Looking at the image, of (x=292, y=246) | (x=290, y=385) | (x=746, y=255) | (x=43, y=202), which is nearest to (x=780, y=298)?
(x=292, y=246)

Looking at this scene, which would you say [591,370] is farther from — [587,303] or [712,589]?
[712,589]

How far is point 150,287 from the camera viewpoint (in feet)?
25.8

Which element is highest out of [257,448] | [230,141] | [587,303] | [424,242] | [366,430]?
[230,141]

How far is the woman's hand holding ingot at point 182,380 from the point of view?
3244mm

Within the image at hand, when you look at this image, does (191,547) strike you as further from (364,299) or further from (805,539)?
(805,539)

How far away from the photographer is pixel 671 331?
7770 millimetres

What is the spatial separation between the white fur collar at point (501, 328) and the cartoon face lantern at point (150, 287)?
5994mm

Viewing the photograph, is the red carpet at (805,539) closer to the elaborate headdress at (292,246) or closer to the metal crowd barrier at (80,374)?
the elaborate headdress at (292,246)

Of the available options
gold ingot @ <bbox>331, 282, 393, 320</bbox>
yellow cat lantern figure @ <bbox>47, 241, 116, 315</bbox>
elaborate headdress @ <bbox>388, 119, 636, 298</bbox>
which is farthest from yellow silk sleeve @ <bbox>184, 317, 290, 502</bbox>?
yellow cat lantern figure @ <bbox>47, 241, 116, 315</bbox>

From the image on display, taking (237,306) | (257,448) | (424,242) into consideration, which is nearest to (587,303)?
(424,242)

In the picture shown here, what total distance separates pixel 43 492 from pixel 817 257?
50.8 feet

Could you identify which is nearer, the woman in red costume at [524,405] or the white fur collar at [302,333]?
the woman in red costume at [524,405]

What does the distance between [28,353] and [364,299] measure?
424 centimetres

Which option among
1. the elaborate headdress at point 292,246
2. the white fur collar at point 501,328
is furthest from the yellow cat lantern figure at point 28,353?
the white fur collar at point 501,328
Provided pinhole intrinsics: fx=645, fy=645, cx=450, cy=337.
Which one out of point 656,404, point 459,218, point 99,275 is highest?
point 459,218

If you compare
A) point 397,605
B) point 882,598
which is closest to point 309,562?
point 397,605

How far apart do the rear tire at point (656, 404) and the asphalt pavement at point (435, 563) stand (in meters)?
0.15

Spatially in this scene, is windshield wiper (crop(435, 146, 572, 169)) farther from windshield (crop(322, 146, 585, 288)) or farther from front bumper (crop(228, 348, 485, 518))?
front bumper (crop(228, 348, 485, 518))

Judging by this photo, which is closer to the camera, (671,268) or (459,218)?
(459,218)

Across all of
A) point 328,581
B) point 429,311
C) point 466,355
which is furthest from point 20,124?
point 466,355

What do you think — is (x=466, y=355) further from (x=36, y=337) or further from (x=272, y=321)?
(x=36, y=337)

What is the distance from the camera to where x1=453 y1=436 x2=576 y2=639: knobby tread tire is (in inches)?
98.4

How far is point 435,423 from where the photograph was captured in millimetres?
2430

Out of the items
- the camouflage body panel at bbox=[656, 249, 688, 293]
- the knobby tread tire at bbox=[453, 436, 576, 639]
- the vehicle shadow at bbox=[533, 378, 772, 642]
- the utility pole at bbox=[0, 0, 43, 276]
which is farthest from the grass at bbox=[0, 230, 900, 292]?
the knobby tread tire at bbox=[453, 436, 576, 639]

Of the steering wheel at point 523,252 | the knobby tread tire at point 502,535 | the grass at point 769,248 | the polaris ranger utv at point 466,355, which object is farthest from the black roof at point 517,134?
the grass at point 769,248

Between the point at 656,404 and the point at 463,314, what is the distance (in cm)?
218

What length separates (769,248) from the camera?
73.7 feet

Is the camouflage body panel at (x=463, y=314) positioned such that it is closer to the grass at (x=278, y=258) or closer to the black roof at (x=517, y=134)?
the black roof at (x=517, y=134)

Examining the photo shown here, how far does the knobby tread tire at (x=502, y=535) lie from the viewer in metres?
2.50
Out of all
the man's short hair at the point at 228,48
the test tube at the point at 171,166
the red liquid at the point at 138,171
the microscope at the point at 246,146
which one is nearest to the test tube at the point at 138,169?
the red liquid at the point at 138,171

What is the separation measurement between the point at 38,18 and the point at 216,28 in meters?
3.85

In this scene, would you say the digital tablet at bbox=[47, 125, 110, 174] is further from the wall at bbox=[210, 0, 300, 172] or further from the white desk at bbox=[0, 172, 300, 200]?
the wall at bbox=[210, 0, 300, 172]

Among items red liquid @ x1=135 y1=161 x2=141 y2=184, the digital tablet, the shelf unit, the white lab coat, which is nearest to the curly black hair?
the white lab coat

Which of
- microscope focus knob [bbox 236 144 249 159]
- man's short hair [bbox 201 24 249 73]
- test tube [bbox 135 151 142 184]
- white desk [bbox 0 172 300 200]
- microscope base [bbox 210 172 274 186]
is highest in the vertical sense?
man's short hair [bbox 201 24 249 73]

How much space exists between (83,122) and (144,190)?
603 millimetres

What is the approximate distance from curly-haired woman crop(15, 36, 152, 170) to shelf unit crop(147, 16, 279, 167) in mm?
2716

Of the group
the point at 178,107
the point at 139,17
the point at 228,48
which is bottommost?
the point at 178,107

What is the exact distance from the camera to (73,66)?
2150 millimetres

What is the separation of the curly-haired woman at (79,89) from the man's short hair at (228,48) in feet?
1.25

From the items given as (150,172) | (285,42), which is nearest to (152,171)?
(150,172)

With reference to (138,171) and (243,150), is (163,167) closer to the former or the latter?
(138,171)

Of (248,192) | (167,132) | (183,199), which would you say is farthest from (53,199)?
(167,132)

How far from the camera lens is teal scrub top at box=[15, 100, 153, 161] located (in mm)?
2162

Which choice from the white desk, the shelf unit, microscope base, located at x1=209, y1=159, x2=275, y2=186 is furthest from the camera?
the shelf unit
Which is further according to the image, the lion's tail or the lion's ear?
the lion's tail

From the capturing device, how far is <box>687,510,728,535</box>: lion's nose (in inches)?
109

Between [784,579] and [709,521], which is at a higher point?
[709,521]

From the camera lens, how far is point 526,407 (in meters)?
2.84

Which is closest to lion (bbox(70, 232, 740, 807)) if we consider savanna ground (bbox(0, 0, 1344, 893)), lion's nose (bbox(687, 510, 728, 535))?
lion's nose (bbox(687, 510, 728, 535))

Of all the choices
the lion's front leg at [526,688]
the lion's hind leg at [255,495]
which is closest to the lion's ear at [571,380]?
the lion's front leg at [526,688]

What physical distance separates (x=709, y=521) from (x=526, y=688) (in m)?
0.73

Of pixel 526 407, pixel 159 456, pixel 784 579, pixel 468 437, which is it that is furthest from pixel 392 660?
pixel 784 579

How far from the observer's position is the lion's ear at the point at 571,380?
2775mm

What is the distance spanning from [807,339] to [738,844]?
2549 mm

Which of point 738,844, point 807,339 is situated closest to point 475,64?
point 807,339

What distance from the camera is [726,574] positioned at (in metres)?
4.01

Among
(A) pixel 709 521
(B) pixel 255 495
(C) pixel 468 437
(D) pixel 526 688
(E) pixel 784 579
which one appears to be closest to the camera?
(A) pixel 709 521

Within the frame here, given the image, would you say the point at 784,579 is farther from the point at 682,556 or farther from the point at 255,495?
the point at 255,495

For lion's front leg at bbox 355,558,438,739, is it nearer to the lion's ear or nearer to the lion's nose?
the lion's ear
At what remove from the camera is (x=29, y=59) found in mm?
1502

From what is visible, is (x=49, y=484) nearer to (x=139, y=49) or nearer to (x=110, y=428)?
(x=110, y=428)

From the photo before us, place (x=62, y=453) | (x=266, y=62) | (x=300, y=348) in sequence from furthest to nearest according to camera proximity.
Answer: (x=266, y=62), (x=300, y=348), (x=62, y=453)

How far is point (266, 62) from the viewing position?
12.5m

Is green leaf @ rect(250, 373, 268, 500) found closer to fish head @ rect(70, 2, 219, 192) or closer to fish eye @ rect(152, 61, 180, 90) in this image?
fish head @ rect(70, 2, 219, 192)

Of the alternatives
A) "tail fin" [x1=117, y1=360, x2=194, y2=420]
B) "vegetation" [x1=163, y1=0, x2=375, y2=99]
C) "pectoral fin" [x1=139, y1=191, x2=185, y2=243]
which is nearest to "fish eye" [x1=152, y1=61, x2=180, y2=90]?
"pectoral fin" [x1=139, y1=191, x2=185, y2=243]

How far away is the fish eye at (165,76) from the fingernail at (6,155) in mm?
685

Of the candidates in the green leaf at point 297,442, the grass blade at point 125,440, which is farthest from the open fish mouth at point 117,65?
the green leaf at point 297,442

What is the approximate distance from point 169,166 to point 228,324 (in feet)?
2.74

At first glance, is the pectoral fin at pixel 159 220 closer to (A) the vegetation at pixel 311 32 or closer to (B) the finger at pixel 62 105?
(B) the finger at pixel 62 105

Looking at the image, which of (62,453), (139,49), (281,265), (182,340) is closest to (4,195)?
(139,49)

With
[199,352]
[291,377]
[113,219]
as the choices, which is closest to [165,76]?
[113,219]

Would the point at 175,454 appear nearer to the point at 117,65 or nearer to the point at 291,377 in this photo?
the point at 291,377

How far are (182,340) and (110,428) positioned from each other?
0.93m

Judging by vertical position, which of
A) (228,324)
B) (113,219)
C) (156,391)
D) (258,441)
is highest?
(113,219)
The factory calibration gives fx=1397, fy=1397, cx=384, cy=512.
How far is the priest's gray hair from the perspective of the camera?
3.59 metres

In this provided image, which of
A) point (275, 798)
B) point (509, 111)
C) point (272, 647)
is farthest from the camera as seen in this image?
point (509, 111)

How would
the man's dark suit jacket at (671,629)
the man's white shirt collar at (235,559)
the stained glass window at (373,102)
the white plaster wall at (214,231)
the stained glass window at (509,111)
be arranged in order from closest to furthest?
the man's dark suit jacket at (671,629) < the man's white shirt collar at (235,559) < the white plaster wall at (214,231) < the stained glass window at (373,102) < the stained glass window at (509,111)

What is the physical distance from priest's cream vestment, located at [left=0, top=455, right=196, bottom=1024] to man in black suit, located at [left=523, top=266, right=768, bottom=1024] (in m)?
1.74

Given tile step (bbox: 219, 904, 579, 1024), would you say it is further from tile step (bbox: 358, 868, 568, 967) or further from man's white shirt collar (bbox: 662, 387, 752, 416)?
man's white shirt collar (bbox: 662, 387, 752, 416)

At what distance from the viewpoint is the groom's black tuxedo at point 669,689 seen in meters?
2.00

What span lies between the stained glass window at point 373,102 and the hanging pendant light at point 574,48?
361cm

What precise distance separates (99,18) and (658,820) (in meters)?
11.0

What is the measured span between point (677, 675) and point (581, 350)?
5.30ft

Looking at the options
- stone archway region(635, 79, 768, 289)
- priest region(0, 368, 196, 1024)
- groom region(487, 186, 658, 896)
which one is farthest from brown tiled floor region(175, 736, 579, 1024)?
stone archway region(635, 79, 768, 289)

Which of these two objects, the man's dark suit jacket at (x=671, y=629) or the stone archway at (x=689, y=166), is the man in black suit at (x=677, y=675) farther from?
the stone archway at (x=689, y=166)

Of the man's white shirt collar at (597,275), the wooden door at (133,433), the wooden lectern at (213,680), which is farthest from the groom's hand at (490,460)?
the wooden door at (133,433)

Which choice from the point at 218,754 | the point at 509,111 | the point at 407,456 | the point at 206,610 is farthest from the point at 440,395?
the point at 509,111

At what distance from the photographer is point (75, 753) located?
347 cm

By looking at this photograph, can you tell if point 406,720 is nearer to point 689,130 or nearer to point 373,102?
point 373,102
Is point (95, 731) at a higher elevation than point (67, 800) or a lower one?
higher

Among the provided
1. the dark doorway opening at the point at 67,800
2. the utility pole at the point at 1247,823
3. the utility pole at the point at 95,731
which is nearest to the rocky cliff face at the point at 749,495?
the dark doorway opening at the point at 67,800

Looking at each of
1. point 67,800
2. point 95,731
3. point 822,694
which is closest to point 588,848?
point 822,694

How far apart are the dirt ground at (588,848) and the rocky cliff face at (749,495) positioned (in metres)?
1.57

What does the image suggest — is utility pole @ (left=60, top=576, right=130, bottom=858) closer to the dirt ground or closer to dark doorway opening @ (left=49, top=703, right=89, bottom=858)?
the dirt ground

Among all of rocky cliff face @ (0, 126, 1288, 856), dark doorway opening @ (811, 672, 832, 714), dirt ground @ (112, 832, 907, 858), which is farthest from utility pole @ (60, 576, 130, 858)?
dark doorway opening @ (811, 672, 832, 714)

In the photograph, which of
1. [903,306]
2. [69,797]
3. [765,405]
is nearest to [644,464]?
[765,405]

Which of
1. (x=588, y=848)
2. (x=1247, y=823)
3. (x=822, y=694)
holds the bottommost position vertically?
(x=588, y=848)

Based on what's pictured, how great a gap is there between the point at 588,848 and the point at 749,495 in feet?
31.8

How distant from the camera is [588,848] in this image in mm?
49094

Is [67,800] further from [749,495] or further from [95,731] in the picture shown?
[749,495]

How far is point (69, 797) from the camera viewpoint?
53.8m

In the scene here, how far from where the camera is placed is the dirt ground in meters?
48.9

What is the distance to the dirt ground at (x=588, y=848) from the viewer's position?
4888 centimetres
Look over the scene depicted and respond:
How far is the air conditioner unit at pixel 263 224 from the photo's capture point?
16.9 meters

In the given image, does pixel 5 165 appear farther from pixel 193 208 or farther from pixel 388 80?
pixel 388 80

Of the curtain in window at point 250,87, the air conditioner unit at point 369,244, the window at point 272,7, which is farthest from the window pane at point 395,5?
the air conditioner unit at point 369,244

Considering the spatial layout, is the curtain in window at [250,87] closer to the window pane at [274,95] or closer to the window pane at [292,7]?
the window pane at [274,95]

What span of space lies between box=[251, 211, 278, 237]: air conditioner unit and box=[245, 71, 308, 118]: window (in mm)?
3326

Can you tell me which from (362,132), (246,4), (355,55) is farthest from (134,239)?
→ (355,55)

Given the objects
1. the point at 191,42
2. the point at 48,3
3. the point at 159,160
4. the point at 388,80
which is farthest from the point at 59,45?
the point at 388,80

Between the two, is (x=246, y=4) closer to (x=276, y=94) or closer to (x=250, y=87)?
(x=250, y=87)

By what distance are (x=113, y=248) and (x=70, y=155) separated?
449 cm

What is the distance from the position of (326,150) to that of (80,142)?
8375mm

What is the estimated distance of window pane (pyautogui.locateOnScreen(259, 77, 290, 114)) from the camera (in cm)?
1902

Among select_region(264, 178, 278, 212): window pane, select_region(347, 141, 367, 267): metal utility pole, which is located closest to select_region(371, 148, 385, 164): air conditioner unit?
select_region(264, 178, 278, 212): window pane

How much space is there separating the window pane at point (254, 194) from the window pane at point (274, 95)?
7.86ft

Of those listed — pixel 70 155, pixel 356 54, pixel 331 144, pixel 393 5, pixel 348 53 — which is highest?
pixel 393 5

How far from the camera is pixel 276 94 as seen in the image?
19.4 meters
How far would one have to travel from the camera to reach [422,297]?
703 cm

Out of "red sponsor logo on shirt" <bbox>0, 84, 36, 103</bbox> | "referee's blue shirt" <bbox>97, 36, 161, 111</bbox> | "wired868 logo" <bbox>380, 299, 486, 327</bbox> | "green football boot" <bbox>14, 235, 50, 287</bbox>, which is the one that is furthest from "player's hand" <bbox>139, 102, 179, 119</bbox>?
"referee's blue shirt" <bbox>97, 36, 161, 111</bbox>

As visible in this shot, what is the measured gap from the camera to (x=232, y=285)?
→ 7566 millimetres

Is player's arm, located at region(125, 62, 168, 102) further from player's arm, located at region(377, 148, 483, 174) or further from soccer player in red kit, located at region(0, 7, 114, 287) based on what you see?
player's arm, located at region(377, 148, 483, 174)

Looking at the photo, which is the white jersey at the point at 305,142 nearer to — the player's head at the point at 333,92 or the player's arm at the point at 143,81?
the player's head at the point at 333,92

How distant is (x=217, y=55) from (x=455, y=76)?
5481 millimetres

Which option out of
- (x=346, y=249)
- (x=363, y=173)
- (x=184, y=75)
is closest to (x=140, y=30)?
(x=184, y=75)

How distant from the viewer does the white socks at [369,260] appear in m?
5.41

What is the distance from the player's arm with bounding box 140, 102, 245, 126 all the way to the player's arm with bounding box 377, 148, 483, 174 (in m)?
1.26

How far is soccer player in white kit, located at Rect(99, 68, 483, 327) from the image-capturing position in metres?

____

• Task directions
Write out the lines above, starting at the line that contains "Looking at the photo, which" and ending with the final line, and nothing else; copy them exactly.

• Exercise output
Looking at the photo, which is the white jersey at the point at 305,142 nearer to — the player's head at the point at 333,92 or the player's arm at the point at 143,81?
the player's head at the point at 333,92

How distant is (x=217, y=55) from (x=455, y=76)?
5481 millimetres

Which option out of
- (x=346, y=249)
- (x=363, y=173)
- (x=184, y=75)
is closest to (x=140, y=30)?
(x=184, y=75)

How distant from the viewer does the white socks at [369,260] appear in m?
5.41

What is the distance from the player's arm with bounding box 140, 102, 245, 126 all the way to the player's arm with bounding box 377, 148, 483, 174 (in m)?
1.26

How far is soccer player in white kit, located at Rect(99, 68, 483, 327) from the image-capturing position in metres?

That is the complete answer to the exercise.